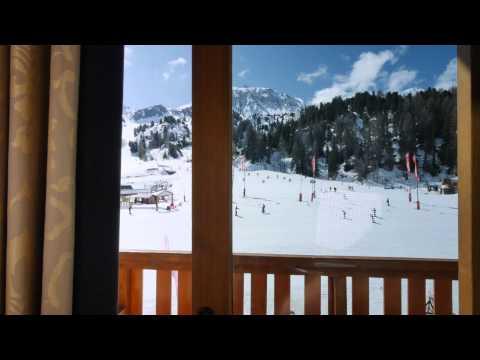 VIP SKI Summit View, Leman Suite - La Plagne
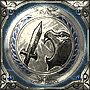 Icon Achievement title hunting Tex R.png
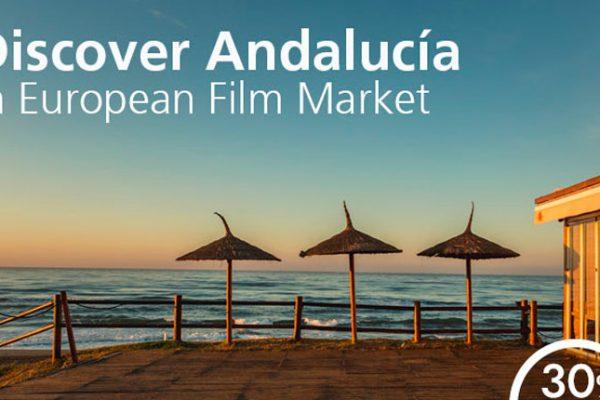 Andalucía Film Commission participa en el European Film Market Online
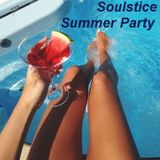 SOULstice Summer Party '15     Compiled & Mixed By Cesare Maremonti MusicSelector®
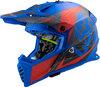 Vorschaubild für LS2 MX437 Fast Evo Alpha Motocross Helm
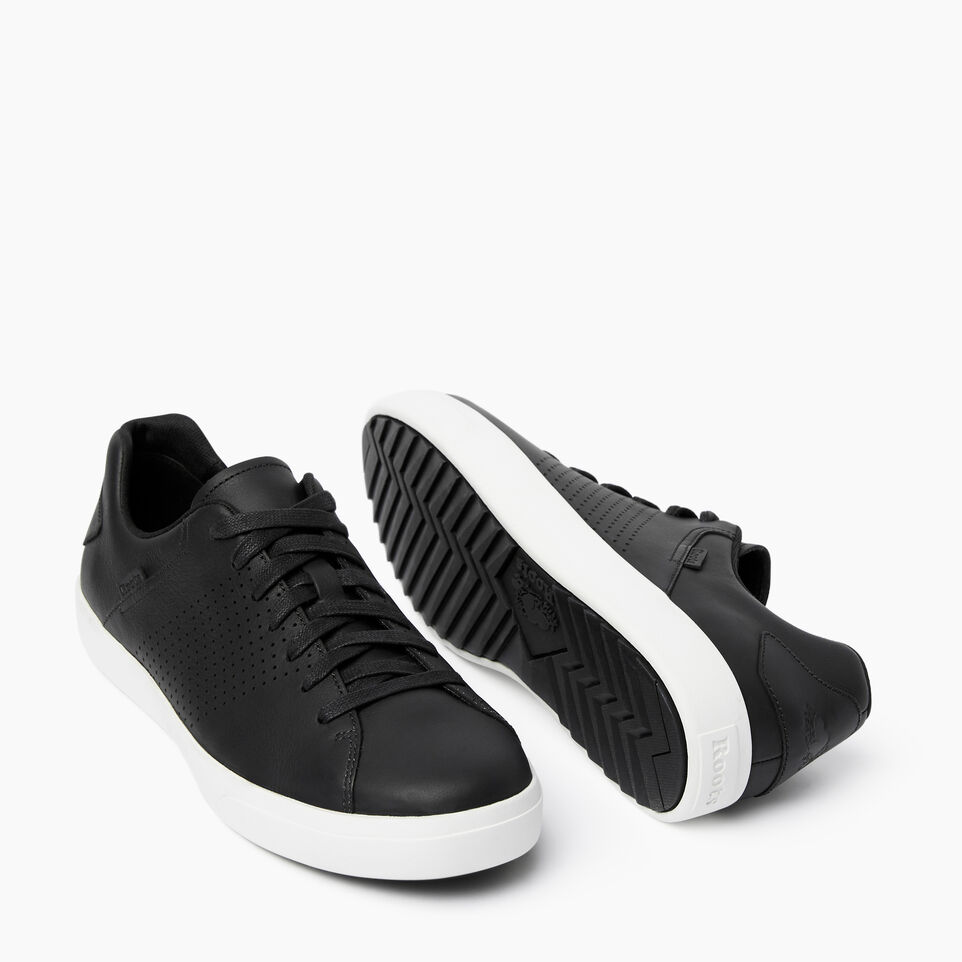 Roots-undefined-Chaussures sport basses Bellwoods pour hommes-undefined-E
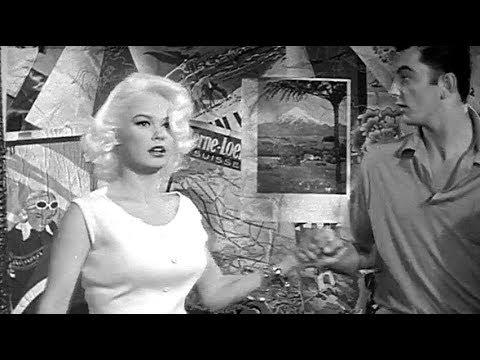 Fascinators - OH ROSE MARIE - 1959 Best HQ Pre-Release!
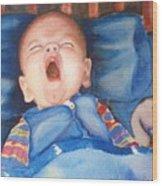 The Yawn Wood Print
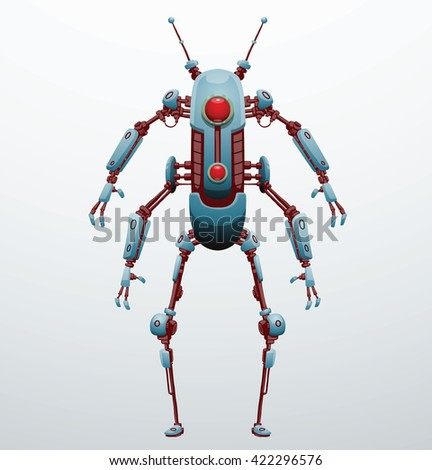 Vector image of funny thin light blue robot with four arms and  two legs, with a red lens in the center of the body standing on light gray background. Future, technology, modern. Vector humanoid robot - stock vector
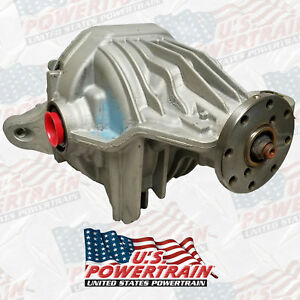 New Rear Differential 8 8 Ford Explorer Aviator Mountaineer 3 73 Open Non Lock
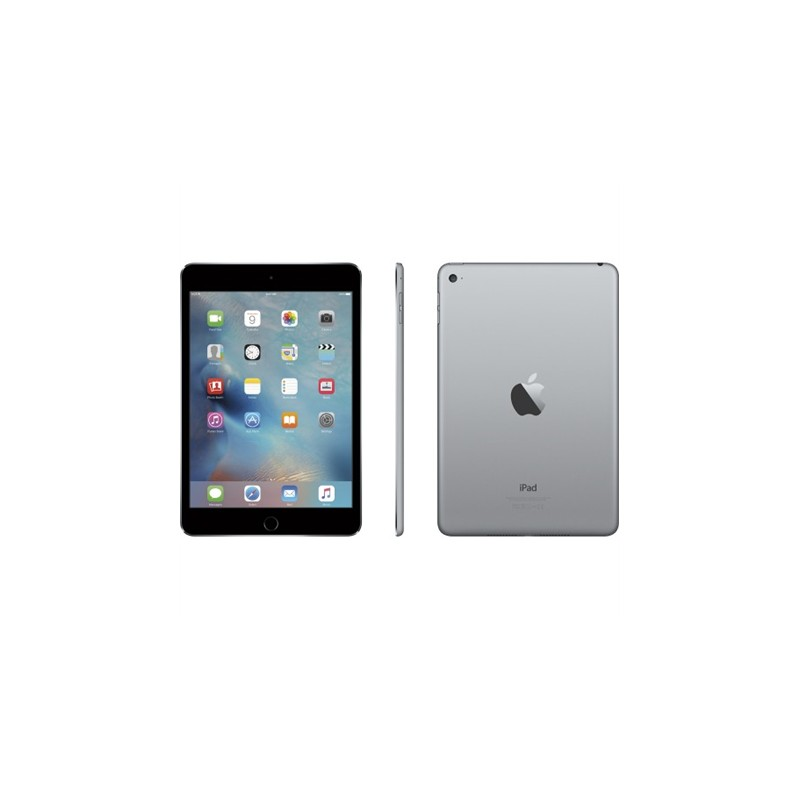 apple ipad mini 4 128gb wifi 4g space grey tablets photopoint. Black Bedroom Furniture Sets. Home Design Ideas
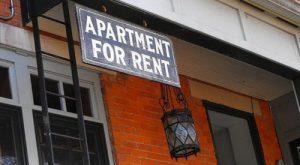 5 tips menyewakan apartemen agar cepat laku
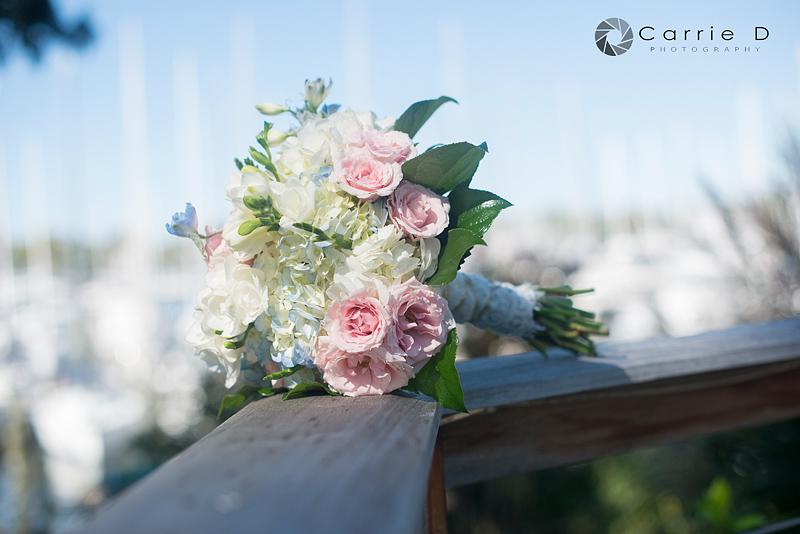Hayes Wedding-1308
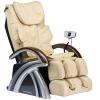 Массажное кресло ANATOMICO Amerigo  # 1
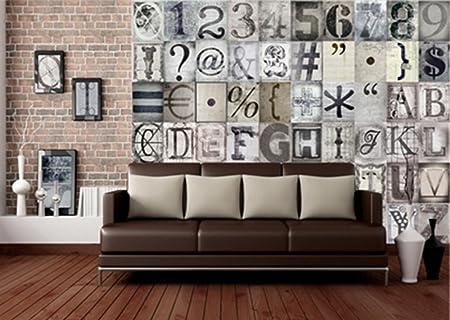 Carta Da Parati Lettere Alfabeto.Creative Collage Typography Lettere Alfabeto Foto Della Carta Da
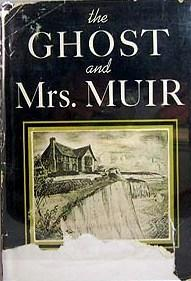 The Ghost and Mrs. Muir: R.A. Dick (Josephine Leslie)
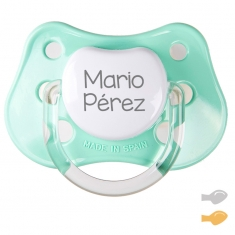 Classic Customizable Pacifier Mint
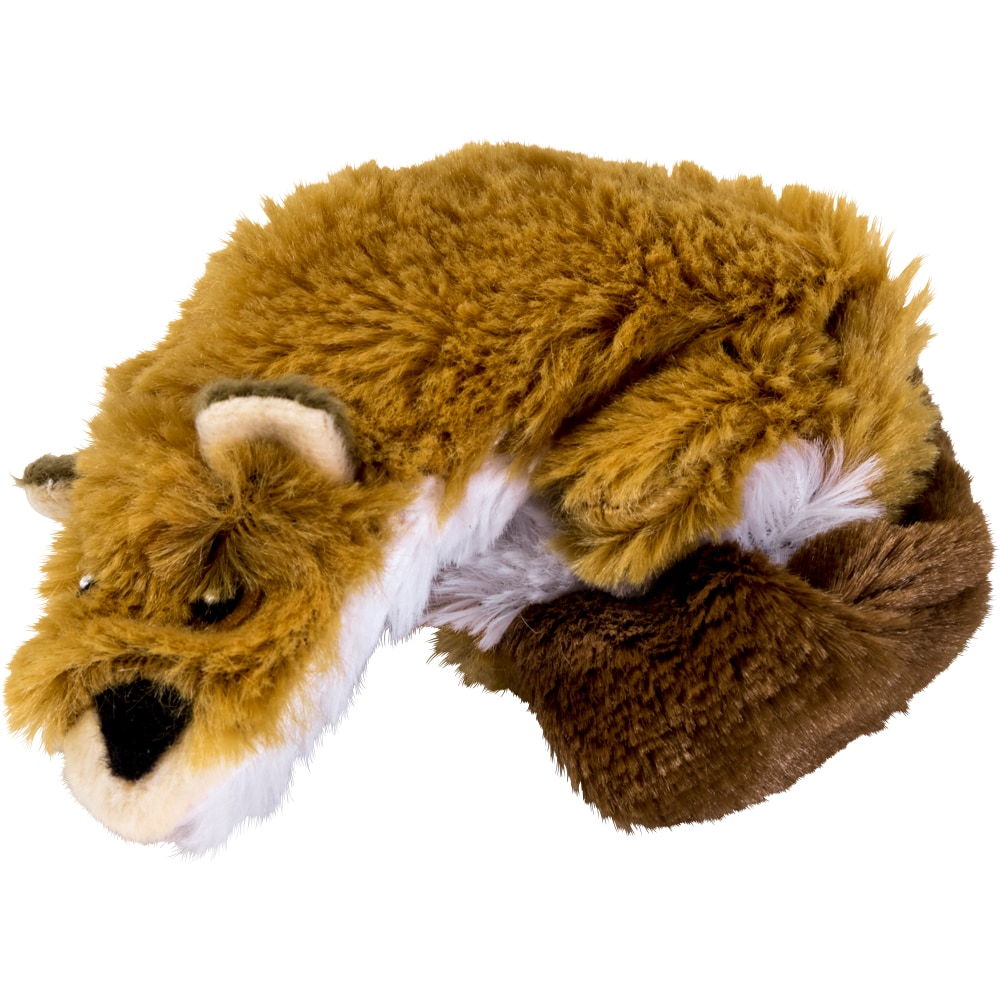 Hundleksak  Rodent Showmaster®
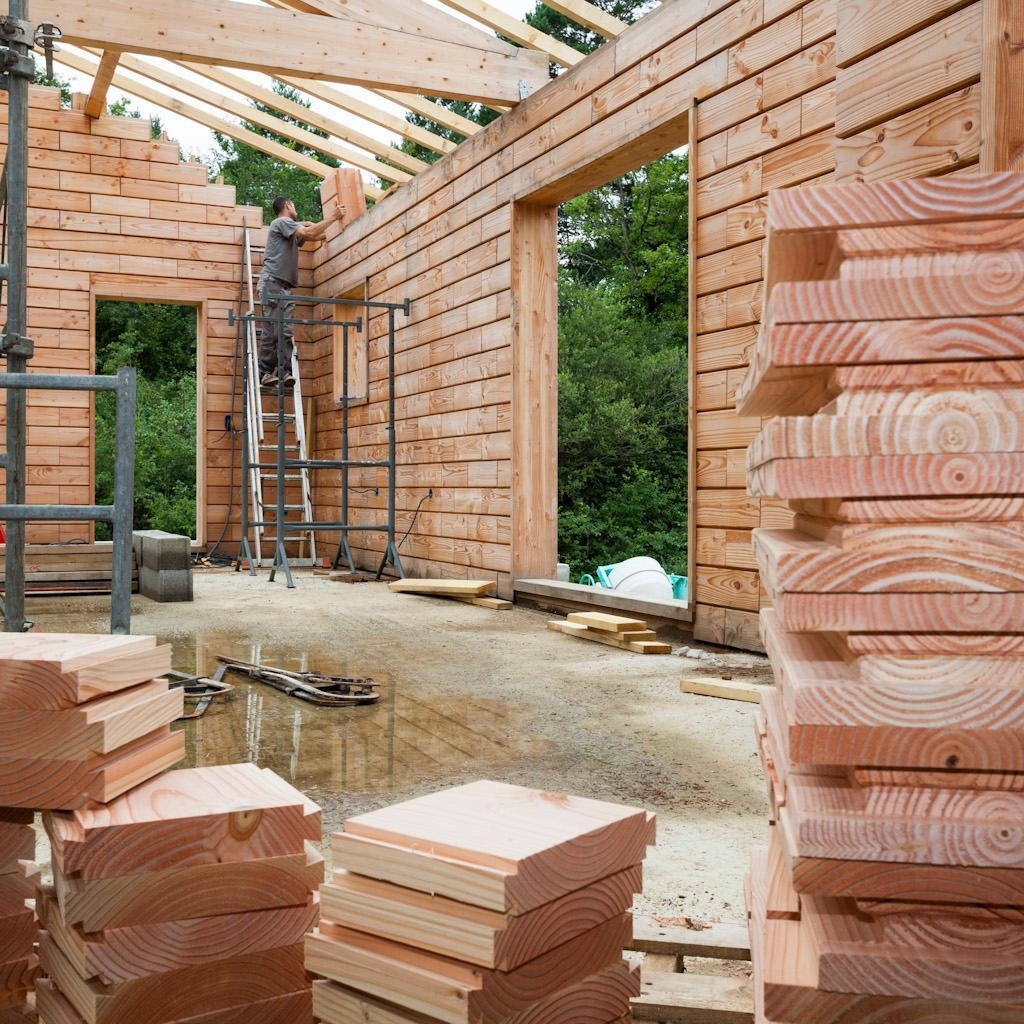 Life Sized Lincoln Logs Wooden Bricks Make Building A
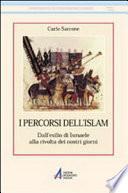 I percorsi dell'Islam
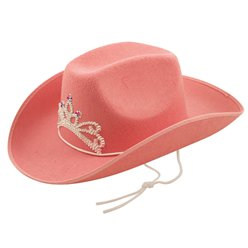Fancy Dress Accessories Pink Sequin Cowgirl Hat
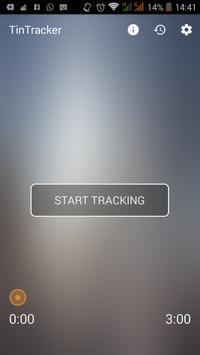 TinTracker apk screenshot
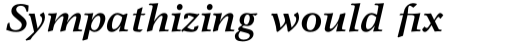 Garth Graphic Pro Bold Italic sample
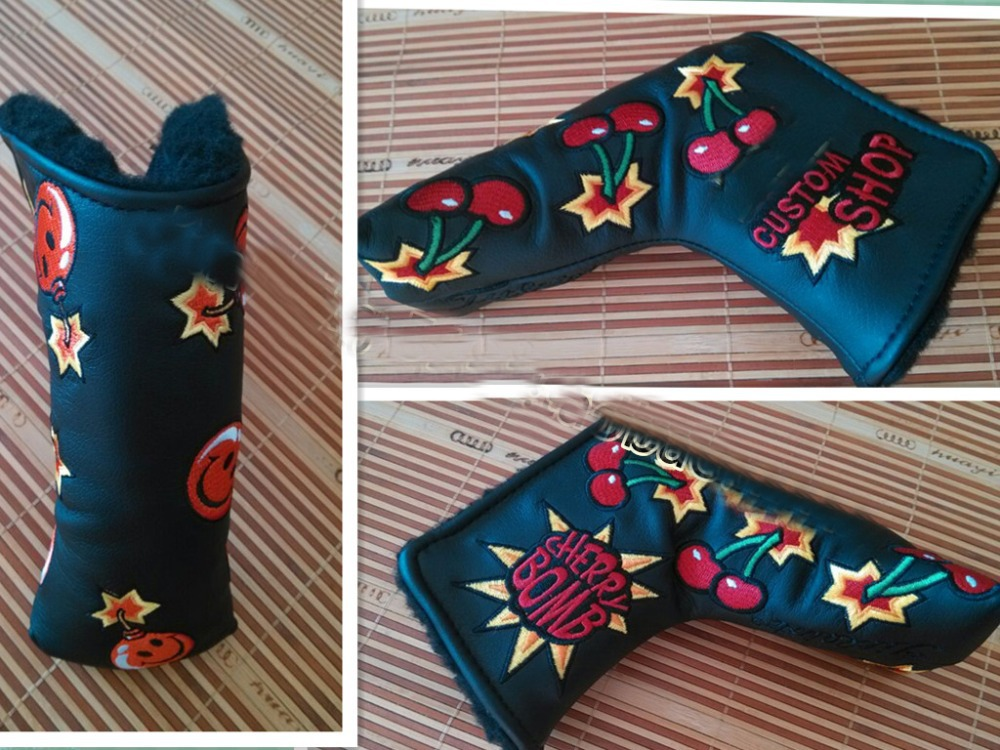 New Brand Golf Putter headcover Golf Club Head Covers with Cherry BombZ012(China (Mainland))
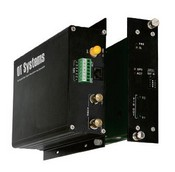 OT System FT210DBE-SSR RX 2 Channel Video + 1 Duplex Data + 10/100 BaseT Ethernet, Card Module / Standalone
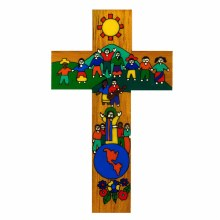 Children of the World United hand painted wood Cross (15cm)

────────────────────

» **What you will do**
Quote the material word for word, dropping any images it holds.

» **Result**
 VIP SKI Summit View, Leman Suite - La Plagne
 Icon Achievement title hunting Tex R.png
 Andalucía Film Commission participa en el European Film Market Online
 SOULstice Summer Party '15     Compiled & Mixed By Cesare Maremonti MusicSelector®
 Vorschaubild für LS2 MX437 Fast Evo Alpha Motocross Helm
 Roots-undefined-Chaussures sport basses Bellwoods pour hommes-undefined-E
 Fascinators - OH ROSE MARIE - 1959 Best HQ Pre-Release!
 The Yawn Wood Print
 Vector image of funny thin light blue robot with four arms and  two legs, with a red lens in the center of the body standing on light gray background. Future, technology, modern. Vector humanoid robot - stock vector
 New Rear Differential 8 8 Ford Explorer Aviator Mountaineer 3 73 Open Non Lock
 apple ipad mini 4 128gb wifi 4g space grey tablets photopoint. Black Bedroom Furniture Sets. Home Design Ideas
 5 tips menyewakan apartemen agar cepat laku
Hayes Wedding-1308
 Массажное кресло ANATOMICO Amerigo  # 1
 Carta Da Parati Lettere Alfabeto.Creative Collage Typography Lettere Alfabeto Foto Della Carta Da
 The Ghost and Mrs. Muir: R.A. Dick (Josephine Leslie)
 Classic Customizable Pacifier Mint
 Hundleksak  Rodent Showmaster®
 Life Sized Lincoln Logs Wooden Bricks Make Building A
 I percorsi dell'Islam
Fancy Dress Accessories Pink Sequin Cowgirl Hat
 TinTracker apk screenshot
 Garth Graphic Pro Bold Italic sample
 New Brand Golf Putter headcover Golf Club Head Covers with Cherry BombZ012(China (Mainland))
 OT System FT210DBE-SSR RX 2 Channel Video + 1 Duplex Data + 10/100 BaseT Ethernet, Card Module / Standalone
 Children of the World United hand painted wood Cross (15cm)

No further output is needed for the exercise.